K.D.: I have not settled on a name for that particular piece, but it is made for a series called,Latitudes, which is a group of modular drawings that, when fully assembled, create a panoramic wall installation. Unassembled, they are meant to be shown/stacked on these pedestals that I’ve made. This new series is especially engaged with the history of writing. Understanding that the advent of the written word arrived as the capacity of human memory deteriorated situates the portraits as a kind of documentation that can extend the reach of collective memory and historical consciousness. This body of work acknowledges the body as a site of knowledge. I see these installations as creating a kind of library which animates a particular history that is relevant to the subject of each portrait. The titleLatitudes associates the panoramic format of the drawings with mapping, in the way that they would spread along a horizontal axis. It also references its alternative definition as having “freedom from normal restraints or regulations” due to its potential to exist beyond the spatial limitation of any particular wall.


Altscholar What inspired you to create this particular work? 


K.D.: I recently went to an artist retreat hosted by Theaster Gates, at his art complex in Chicago. Our discussion centered around a transcript from 1968 of a conversation between Romare Bearden, Sam Gilliam, Richard Hunt (who was in attendance), Jacob Lawrence, Tom Lloyd, William Williams and Hale Woodruff.

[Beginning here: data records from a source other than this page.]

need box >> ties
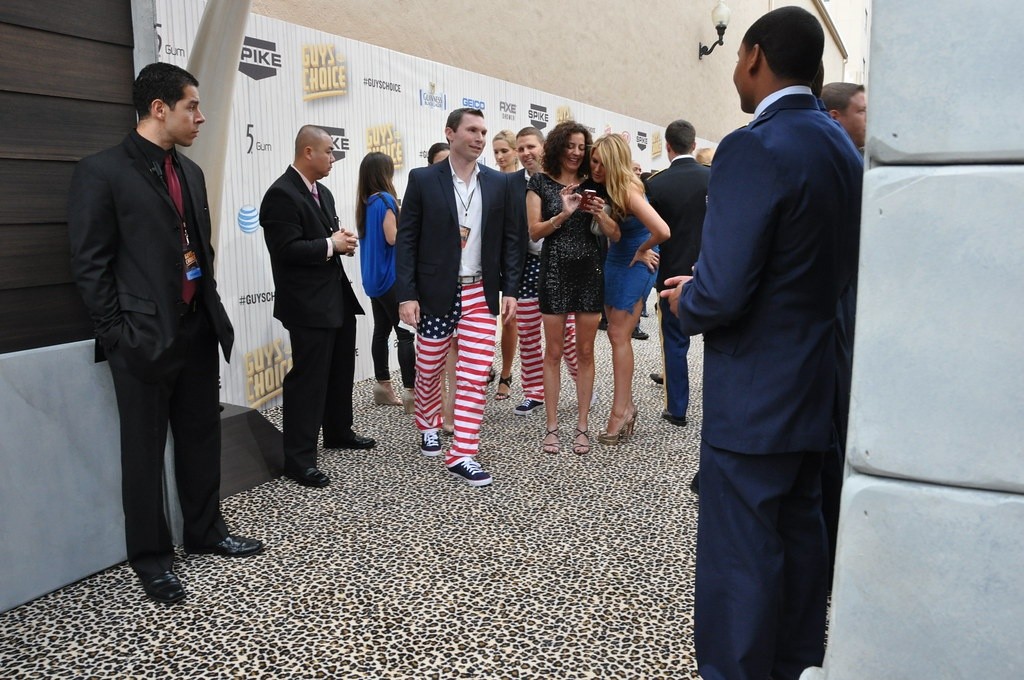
[164,153,195,304]
[311,184,320,208]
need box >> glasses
[632,167,641,172]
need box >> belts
[174,301,203,317]
[457,276,482,284]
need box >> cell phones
[580,190,596,210]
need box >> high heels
[372,379,403,405]
[484,367,495,394]
[598,404,638,446]
[403,388,415,414]
[495,372,512,400]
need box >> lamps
[698,1,730,61]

The retreat explored an ongoing dialogue about the challenges of navigating the art world as a Black artist. Although I had already begun working on a different idea for the Latitudes series, I shifted my focus to deal with this history as a point of departure. I’m examining the precedence of criticism about Black artists in the broader context of American art, regardless of whether or not their work is about race or not. I’m literally re-writing art history, for better or for worse.


Altscholar Could you describe the time when you knew you wanted to be an artist?

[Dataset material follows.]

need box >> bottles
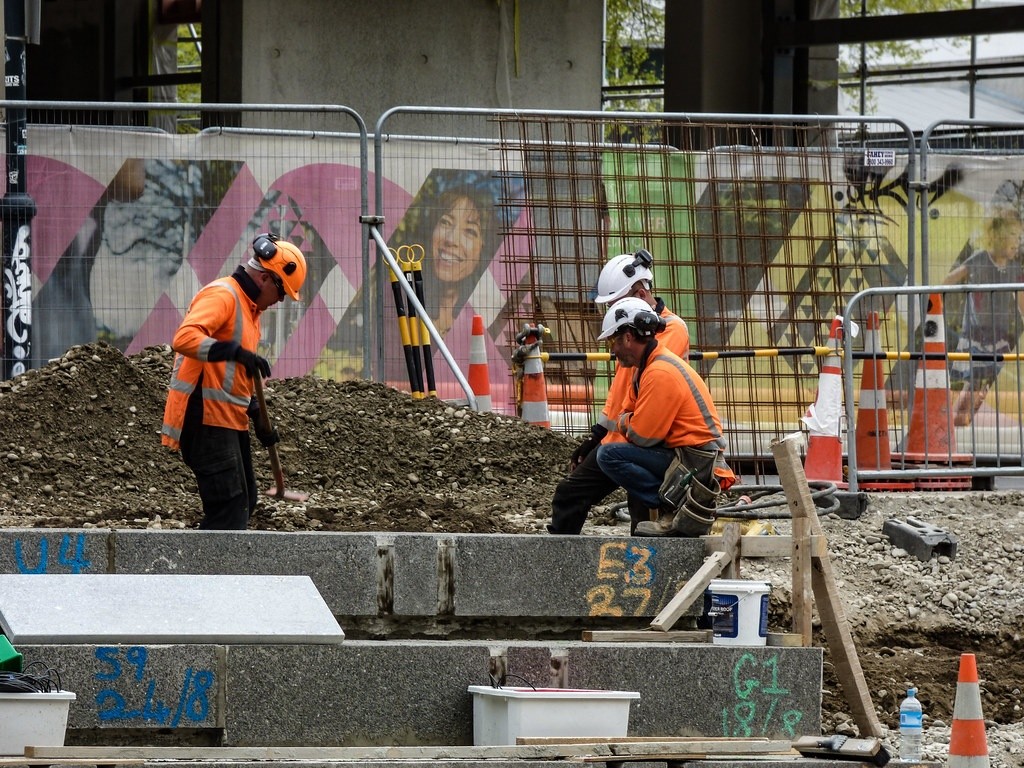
[898,689,922,762]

K.D.: I’ve always wanted to be an artist. My dad is an artist, so I was encouraged by both of my parents (even when I’ve doubted myself). Drawing came naturally to me. There was a brief moment when I thought I would drift over into urban anthropology and parlay that into city planning….but I couldn’t escape the desire to be a working artist.


Altscholar What motivates you to create art?


K.D. People’s stories motivate me. My work is largely centered around portraiture and the body, so I’m captivated by interesting stories and ideas about how we socialize with one another. So, I feel an innate responsibility to work out these ideas that come to me. I’m also inspired by other artists who bring things to our attention that we take for granted. I try to do that in my own work. Increasingly, opportunities to collaborate with other artists is quite motivating. It has helped me to expand my practice beyond drawing into sculpture and performative works.


Altscholar Could you discuss what is the best thing about being an artist living and working in Greater Los Angeles, and what is a negative aspect about being an artist living and working in Los Angeles?


K.D. Maybe the obvious thing would be to say “the weather.” ….I enjoy living/working here because I have space to do most of my projects, which wouldn’t necessarily be the case in any other city that I could see myself living in. Perhaps a negative aspect of being here is related to logistics. The LA art scene is so spread out that it’s a greater challenge to feel “connected” if you’re not situated within the various pockets of art activity. You really have to be on your networking game to stay in the mix.